- **EXCERPT PROVIDED**
[omniORB] IDL formal parameter name clash 
    Duncan Grisby 
    duncan at grisby.org
       
    Tue May  3 11:28:11 BST 2005
    
    
  
On Tuesday 3 May, Brian Wallis wrote:
> On Friday 29 April 2005 9:00 pm, Duncan Grisby <duncan at grisby.org> wrote:
> > omniidl is correct. Using the module name introduces it into the scope
> > of the operation parameters. See section 3.15.2 of the CORBA 2.6 spec.
> > It says:
> 
> Hmm. I did read that section and wondered if it applied to formal parameter 
> names. I'm not convinced that it does. 
It definitely does. See the example invalid IDL in section 3.2.3:
  void doit (
    in Foo foo // error: Foo and foo collide and refer to
                 different things
  );
If that's illegal, the IDL you quoted must also be illegal since there
aren't any other rules that would make this example illegal.

- **REQUIREMENT 1**
Report how many lines of the entries contain the string "door". Give the number alone.

- **EXTRACTED MATERIAL**
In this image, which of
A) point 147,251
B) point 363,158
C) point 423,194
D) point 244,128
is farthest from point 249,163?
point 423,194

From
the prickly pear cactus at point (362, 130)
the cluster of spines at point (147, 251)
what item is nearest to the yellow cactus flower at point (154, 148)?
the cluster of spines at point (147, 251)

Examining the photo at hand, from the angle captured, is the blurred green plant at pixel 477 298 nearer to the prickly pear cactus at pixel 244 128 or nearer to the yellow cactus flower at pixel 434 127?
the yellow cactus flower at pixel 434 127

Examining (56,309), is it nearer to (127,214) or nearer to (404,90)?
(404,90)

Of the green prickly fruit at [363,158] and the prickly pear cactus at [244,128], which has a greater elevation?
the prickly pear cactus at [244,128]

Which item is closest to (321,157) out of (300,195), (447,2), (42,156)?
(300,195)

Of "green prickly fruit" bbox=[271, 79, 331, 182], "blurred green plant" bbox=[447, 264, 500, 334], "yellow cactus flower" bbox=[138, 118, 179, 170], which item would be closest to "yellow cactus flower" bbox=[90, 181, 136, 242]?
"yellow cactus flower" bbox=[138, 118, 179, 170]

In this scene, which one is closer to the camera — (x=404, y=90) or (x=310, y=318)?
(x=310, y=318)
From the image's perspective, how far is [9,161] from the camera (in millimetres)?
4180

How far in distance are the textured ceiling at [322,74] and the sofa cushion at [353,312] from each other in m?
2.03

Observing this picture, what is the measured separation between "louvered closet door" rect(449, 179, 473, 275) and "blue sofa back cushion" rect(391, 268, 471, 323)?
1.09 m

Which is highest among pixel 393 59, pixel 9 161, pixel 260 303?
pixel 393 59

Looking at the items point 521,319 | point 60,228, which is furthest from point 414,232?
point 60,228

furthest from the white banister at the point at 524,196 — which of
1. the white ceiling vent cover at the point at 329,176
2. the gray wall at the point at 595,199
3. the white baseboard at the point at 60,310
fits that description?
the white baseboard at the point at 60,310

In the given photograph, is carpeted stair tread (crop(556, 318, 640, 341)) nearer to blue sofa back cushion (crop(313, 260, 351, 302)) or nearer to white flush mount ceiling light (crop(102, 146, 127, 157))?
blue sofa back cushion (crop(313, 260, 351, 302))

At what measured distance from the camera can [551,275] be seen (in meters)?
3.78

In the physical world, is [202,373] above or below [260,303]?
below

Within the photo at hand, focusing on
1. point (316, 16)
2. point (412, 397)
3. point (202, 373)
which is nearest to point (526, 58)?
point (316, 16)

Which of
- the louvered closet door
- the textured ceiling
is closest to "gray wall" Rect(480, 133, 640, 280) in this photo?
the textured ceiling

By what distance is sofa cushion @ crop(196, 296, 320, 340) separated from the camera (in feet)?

- **REQUIREMENT 2**
Decide whether each statement agrees with the post about the IDL formal parameter name clash, answering yes or no and quoting the deciding words: (a) The invalid IDL example is given in section 3.2.3. (b) Brian Wallis was convinced the section applied to formal parameter names. (c) The reply cites the CORBA 3.0 spec.

- **RESULT 1**
2

- **RESULT 2**
(a) Yes: "See the example invalid IDL in section 3.2.3"
(b) No: "I'm not convinced that it does."
(c) No: "See section 3.15.2 of the CORBA 2.6 spec."